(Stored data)
BEGIN

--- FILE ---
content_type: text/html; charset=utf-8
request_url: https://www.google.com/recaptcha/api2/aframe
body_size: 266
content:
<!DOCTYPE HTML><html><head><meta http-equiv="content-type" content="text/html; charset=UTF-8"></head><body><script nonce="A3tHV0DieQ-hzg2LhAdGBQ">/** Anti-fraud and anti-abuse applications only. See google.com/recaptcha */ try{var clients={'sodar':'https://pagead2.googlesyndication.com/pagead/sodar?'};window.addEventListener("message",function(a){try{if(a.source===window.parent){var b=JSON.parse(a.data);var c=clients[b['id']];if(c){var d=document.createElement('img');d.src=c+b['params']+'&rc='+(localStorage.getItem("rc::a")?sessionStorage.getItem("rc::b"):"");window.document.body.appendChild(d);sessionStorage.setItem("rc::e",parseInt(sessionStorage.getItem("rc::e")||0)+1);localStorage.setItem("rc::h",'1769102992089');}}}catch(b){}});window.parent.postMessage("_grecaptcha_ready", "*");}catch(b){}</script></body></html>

END
BEGIN

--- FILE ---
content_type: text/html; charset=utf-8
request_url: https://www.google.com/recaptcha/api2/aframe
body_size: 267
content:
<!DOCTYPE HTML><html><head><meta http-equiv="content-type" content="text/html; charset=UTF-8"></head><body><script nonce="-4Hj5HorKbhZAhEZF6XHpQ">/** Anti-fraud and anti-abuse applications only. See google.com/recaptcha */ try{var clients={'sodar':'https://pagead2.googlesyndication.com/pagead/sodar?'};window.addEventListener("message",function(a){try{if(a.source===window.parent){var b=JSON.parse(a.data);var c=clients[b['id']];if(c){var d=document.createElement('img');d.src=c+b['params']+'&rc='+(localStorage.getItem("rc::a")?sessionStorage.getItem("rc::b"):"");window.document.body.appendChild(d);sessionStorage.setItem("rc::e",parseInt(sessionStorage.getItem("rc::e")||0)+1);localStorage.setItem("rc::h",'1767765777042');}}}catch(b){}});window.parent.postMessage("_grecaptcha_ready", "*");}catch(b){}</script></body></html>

END

--- TASK ITEM ---
Where a line of the data holds "nonce", show that line.

--- RESPONSE BELOW ---
<!DOCTYPE HTML><html><head><meta http-equiv="content-type" content="text/html; charset=UTF-8"></head><body><script nonce="A3tHV0DieQ-hzg2LhAdGBQ">/** Anti-fraud and anti-abuse applications only. See google.com/recaptcha */ try{var clients={'sodar':'https://pagead2.googlesyndication.com/pagead/sodar?'};window.addEventListener("message",function(a){try{if(a.source===window.parent){var b=JSON.parse(a.data);var c=clients[b['id']];if(c){var d=document.createElement('img');d.src=c+b['params']+'&rc='+(localStorage.getItem("rc::a")?sessionStorage.getItem("rc::b"):"");window.document.body.appendChild(d);sessionStorage.setItem("rc::e",parseInt(sessionStorage.getItem("rc::e")||0)+1);localStorage.setItem("rc::h",'1769102992089');}}}catch(b){}});window.parent.postMessage("_grecaptcha_ready", "*");}catch(b){}</script></body></html>
<!DOCTYPE HTML><html><head><meta http-equiv="content-type" content="text/html; charset=UTF-8"></head><body><script nonce="-4Hj5HorKbhZAhEZF6XHpQ">/** Anti-fraud and anti-abuse applications only. See google.com/recaptcha */ try{var clients={'sodar':'https://pagead2.googlesyndication.com/pagead/sodar?'};window.addEventListener("message",function(a){try{if(a.source===window.parent){var b=JSON.parse(a.data);var c=clients[b['id']];if(c){var d=document.createElement('img');d.src=c+b['params']+'&rc='+(localStorage.getItem("rc::a")?sessionStorage.getItem("rc::b"):"");window.document.body.appendChild(d);sessionStorage.setItem("rc::e",parseInt(sessionStorage.getItem("rc::e")||0)+1);localStorage.setItem("rc::h",'1767765777042');}}}catch(b){}});window.parent.postMessage("_grecaptcha_ready", "*");}catch(b){}</script></body></html>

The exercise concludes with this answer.